Work to complete: Produce word for word the lines of the data below running from the one that has "As cordas da" to the one that has "Alte römische Brücke", inclusive, and no others.

Data:
----------------

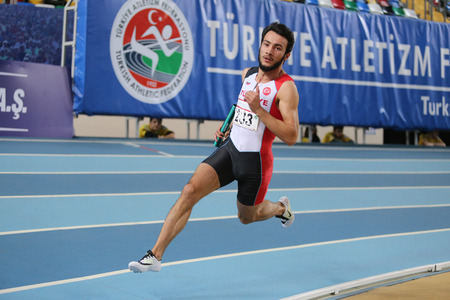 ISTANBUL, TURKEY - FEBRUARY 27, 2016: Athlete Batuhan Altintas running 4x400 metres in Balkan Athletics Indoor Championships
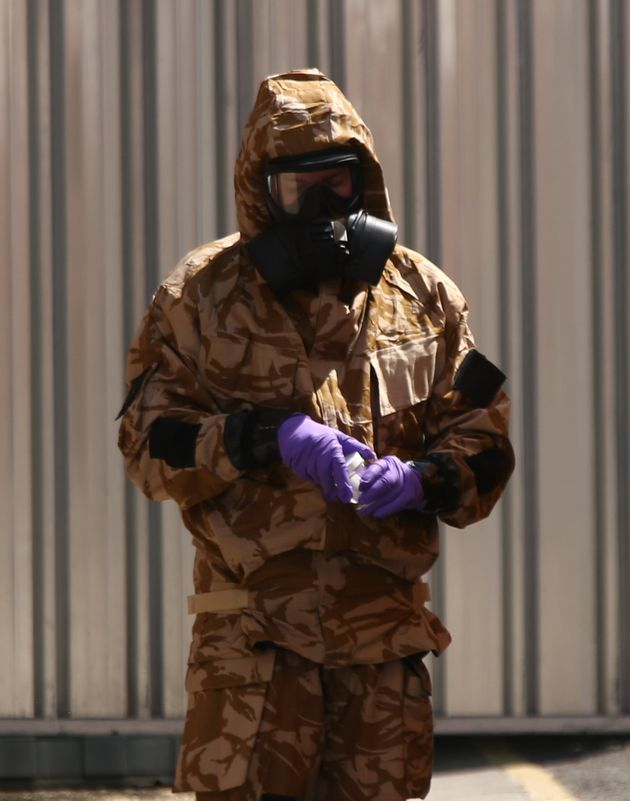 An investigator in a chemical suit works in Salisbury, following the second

----------------

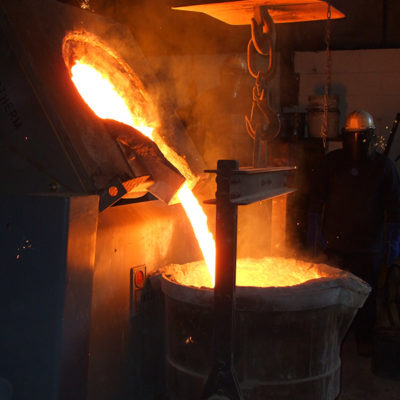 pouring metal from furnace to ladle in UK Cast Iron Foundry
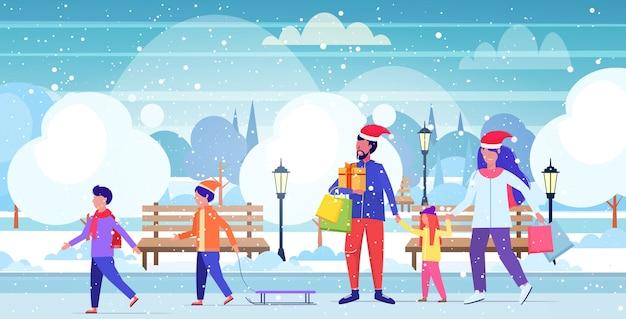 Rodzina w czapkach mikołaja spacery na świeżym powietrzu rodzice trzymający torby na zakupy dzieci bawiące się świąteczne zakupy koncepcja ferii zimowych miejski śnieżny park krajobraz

----------------

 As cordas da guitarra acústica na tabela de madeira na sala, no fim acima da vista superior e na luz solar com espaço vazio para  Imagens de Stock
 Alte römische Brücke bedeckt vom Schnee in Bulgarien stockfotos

----------------

Result of this task:
 As cordas da guitarra acústica na tabela de madeira na sala, no fim acima da vista superior e na luz solar com espaço vazio para  Imagens de Stock
 Alte römische Brücke bedeckt vom Schnee in Bulgarien stockfotos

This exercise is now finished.